While many financial advisers continue to seek either the comforts of a megafirm or the independence of a registered investment advisory group, Adam Sherman, David Fleisher and their team have found a cozy home in the community banking channel.

For the past 11 years they have cobbled together a strong book of business from within a community bank, navigated through a merger, become independent and then emerged right where they started, selling wealth management services from inside the friendly confines of a small bank.

"Community banks are really a unique environment," said Sherman, the chief executive of Firstrust Financial Resources, a unit of Firstrust Bank in Conshohocken, Pa. "The clientele has a strong, lasting, trusting relationship with the bank. The larger banks are less customer-oriented and more transaction-oriented. Community banks have been able to maintain that mom-and-pop feel."

In 1999, Sherman and Fleisher worked for Axa Advisors in Philadelphia when the Gramm-Leach-Bliley Act was enacted and allowed commercial banks to offer investment products and services. Sherman, who has worked in the financial industry for 25 years, said he saw this as an opportunity to develop a wealth management firm with a community bank.

That year he and his team opened Progress Financial Resources with Progress Bank in Blue Bell, Pa., and over the next four years developed a wealth management unit that offered a suite of investment services, including annuities, mutual funds, stocks, bonds and life insurance. It grew to 25 registered reps with a $500 million of assets under management before Fleet Financial Group bought the bank and the wealth manager in 2004.

Later that year Bank of America Corp. bought Fleet.
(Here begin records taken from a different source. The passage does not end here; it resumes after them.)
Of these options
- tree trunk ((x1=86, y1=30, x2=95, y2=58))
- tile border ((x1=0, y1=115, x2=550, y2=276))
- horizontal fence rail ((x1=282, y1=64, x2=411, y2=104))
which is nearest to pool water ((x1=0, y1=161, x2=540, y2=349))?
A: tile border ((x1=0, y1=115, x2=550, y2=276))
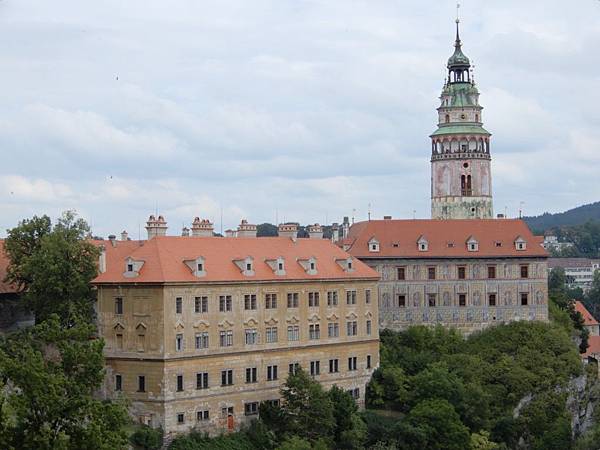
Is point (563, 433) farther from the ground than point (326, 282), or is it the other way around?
point (326, 282)

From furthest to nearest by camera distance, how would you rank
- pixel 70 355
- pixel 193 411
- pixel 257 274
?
pixel 257 274
pixel 193 411
pixel 70 355

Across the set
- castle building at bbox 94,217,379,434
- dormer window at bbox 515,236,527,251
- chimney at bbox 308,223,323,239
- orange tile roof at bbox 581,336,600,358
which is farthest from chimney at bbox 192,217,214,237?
orange tile roof at bbox 581,336,600,358

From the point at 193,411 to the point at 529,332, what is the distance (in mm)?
27706

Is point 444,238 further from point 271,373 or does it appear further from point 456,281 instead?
point 271,373

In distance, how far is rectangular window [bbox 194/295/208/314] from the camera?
75.1 meters

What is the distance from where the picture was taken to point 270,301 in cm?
7956

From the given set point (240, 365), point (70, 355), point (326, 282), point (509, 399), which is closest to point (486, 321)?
point (509, 399)

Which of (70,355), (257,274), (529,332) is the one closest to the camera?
(70,355)

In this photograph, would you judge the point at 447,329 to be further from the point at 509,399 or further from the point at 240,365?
the point at 240,365

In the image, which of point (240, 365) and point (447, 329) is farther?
point (447, 329)

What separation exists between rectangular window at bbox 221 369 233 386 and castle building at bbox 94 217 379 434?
8cm

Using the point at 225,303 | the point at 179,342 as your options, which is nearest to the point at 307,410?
the point at 225,303

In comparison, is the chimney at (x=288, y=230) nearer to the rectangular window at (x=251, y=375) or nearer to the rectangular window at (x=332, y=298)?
the rectangular window at (x=332, y=298)

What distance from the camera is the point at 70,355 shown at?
171 feet
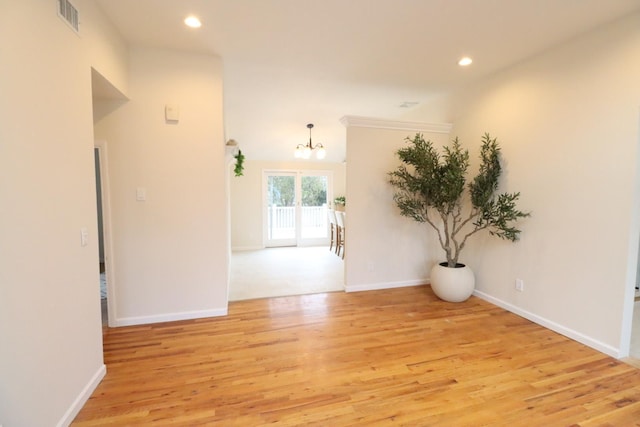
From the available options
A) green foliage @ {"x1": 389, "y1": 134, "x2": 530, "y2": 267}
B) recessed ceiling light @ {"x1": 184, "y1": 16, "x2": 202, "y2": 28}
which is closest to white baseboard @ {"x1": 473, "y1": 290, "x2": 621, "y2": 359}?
green foliage @ {"x1": 389, "y1": 134, "x2": 530, "y2": 267}

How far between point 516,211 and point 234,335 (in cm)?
304

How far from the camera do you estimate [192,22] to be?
94.0 inches

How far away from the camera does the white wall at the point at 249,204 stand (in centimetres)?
707

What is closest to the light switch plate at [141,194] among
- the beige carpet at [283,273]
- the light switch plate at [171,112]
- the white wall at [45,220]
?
the light switch plate at [171,112]

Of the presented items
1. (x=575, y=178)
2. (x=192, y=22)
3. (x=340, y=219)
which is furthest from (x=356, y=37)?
(x=340, y=219)

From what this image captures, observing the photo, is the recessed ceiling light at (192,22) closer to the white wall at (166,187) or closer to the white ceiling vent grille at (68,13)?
the white wall at (166,187)

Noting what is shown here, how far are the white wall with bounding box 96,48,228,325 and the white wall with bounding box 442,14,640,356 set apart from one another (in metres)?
3.10

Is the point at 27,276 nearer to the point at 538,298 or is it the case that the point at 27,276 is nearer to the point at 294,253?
the point at 538,298

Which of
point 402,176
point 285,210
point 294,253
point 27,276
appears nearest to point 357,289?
point 402,176

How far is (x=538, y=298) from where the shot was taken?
9.87 feet

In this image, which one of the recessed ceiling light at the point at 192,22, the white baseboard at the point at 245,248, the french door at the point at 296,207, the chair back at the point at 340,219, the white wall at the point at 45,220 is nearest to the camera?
the white wall at the point at 45,220

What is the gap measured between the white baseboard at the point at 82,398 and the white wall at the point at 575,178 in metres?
3.81

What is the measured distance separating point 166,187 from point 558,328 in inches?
156

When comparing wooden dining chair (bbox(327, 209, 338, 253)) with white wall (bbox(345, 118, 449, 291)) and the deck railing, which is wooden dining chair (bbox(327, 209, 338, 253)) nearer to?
the deck railing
Fleisher, Firstrust's president, said he and the rest of the executive team decided to depart because of B of A's "bureaucratic nature" and the "multiple layers" of employees between them and clients. So in 2004, Sherman, Fleisher and Andrew McIlhenny bought the wealth manager from B of A, and it became an independent firm for two years.

In 2006 Sherman, Fleisher and McIlhenny partnered with the $2.5 billion-asset Firstrust Bank, which has 25 branches, all in the Philadelphia market. It opened Firstrust Financial Resources with $450 million of assets under management, and despite difficult economic conditions, by the end of 2009 it had $600 million under management.

Firstrust Financial Resources has 17 full-time advisers and six licensed bankers. It plans to add six advisers in the next 12 to 18 months and expects to have $1 billion of assets under management within the next two years.

"We are going to look at a lot of different avenues for growth," Sherman said. "We are going to consider growth through acquisition and by increasing the number of advisers that we have on the street. We are looking for ancillary business lines to acquire, and we are looking to see whether we should be manufacturing our own investment advice rather than using just an open architecture approach."

Sherman said the company is interested in buying a money manager within a 100-mile radius of Philadelphia. Firstrust is a well-capitalized, privately owned bank that can make an acquisition if the right opportunity comes along, he said. "Firstrust is in a position to take advantage of the weaker players that are out there."

"We feel that 2009 in our industry was the ultimate survival of the fittest, and 2010, in our opinion, is a time for growth," Sherman said. "People that have the balance sheets to grow their wealth businesses are the ones that will succeed going forward. We think we are going to be one of the winners. We are on the prowl for the right opportunities."

Analysts said a lack of economies of scale makes it difficult for most community banks to compete on price with larger financial companies. "It all comes down to the bottom line," said Geoffrey Bobroff of Bobroff Consulting in East Greenwich, R.I.

Burton Greenwald of BJ Greenwald Associates in Philadelphia said Firstrust is not a big player in the Philadelphia region, but if it can attract top producers it should be able to build assets under management. "They won't compete with PNC or Mellon, but they can build a tidy business and operate as a strong open architecture wealth manager," he said.